[Collected data entries]

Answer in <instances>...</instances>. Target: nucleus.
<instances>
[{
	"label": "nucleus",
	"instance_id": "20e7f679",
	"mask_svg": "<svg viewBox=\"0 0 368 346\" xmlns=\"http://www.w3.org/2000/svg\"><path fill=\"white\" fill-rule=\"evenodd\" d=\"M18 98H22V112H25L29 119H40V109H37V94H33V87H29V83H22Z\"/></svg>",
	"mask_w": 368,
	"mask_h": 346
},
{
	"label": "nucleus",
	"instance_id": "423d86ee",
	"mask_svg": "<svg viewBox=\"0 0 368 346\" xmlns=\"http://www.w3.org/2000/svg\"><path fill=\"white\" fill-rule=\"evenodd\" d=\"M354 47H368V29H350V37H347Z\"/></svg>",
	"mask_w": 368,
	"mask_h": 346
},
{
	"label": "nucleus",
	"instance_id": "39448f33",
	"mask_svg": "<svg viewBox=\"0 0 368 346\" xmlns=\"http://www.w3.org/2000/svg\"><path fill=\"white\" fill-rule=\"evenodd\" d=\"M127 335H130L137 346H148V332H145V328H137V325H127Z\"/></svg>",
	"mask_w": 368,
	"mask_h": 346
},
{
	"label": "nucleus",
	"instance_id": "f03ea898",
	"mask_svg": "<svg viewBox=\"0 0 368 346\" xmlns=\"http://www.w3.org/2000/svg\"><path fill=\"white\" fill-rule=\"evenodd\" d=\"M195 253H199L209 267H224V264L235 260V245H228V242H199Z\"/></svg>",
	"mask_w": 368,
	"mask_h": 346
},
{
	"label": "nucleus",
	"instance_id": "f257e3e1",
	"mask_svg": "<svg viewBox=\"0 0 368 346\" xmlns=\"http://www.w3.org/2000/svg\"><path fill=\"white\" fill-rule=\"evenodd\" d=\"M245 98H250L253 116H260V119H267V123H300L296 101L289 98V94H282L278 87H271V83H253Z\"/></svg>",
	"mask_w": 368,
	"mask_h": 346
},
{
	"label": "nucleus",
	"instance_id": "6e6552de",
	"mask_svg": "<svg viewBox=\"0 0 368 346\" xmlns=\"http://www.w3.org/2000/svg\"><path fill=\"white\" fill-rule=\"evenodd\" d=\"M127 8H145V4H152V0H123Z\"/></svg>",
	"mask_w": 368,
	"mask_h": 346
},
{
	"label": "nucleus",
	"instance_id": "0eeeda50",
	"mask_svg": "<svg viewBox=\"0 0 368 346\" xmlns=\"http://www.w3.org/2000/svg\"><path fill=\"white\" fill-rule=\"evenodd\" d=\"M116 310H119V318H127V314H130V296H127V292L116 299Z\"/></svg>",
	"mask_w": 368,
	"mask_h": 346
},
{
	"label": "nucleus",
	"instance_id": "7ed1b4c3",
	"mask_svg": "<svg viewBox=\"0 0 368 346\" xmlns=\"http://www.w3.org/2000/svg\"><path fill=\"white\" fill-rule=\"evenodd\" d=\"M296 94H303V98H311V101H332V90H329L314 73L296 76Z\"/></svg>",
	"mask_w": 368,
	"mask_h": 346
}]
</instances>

**WHAT THE EXERCISE ASKS**: Gather every line of the entries above that contains the string "instances", treating uppercase and lowercase as different.

**WRITTEN RESPONSE**:
Answer in <instances>...</instances>. Target: nucleus.
<instances>
</instances>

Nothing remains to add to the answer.